TEXTE PRÉSENTÉ:
==========

• Accueil
  • > SOCIETE
  • > Odön von Horvath; un observateur génial et méchant de l’Allemagne pré-nazie.

Odön von Horvath; un observateur génial et méchant de l’Allemagne pré-nazie.

Article paru dans Les Nouvelles Littéraires. N° 2775 du 19 au 26 février 1981.

odnvonhorvath.jpg
Odön von Horvath 

Les « Histoires de la forêt viennoise » sont jouées pour la première fois en France.

« Je suis né à Fiume, j’ai grandi à Belgrade, Budapest, Presbourg, Vienne et Munich, disait Odön von Horvath, j’ai un passeport hongrois – mais je ne me connais pas de pays natal. Je suis un mélange tout à fait typique de l’ancienne Autriche-Hongrie.: à la fois magyar, croate, allemand et tchèque – mon nom est magyar, ma langue maternelle l’allemand. » Odön von Horvath est né en 1901, au sein de la petite noblesse hongroise. On sait peu de choses sur son enfance. Lui-même affirme l’avoir oubliée. Après des études à Presbourg, il séjourne à Budapest et Munich. Entre 1922 et 1924, il tente d’écrire des poèmes et des drames historiques : il en brûlera les esquisses. N’ayant jamais aimé la campagne, passionné par les villes, il se fixe à partir de 1924 à Berlin. Deux ans plus tard, il écrit Hôtel Bellevue, le cas E – l’histoire d’une enseignante révoquée pour ses idées communistes. On entend parler de lui pour la première fois en 1927, lorsque sa pièce Révolte à la côte 3018 est montée à Hambourg. Mais il ne connaît de véritable consécration qu’en 1931. Il adapte alors pour le théâtre plusieurs de ses textes en prose, publie des nouvelles, et projette d’écrire un roman. La nuit italienne qui s’inspire du climat politique de la Bavière, est montée à Berlin en 1931. Cette même année, Odön von Horvath commence à rédiger ses Histoires de la forêt viennoise, qui lui vaudront le prix Kleist, la plus haute distinction allemande. Mais les nazis commencent à l’attaquer, à cause de  ses amitiés communistes, et de son action en  faveur des droits de l’homme : sa première pièce Foi, espérance et charité ne sera pas montée en 1933, par peur des représailles S.A. Au printemps, Horvath quitte Berlin pour Salzbourg; il comprend peu à peu ce que signifie l’Allemagne hitlérienne.

==========

DONNÉES EXTRAITES:

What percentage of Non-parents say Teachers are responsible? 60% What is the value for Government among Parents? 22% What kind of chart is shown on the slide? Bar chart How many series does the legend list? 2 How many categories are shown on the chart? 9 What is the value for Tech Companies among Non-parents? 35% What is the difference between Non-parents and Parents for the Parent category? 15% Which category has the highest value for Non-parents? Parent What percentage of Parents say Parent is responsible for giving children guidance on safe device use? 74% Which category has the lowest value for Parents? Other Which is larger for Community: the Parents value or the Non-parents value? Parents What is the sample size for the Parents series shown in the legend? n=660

==========

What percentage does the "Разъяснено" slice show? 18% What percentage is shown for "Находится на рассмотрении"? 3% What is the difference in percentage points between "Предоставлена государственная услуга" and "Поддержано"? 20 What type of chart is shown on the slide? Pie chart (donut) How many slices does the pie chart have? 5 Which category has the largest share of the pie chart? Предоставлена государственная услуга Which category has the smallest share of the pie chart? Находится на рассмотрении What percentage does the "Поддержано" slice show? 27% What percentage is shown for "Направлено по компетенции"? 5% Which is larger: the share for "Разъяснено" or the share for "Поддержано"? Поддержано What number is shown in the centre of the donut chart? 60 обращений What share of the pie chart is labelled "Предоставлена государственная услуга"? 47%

==========

CONSIGNE: Pouvez-vous recopier mot pour mot le passage du texte sur Odön von Horvath qui va de « Article paru dans » à « fois en France. » ? Les enregistrements ne servent à rien pour cet exercice.

CORRIGÉ:
Article paru dans Les Nouvelles Littéraires. N° 2775 du 19 au 26 février 1981.

odnvonhorvath.jpg
Odön von Horvath 

Les « Histoires de la forêt viennoise » sont jouées pour la première fois en France.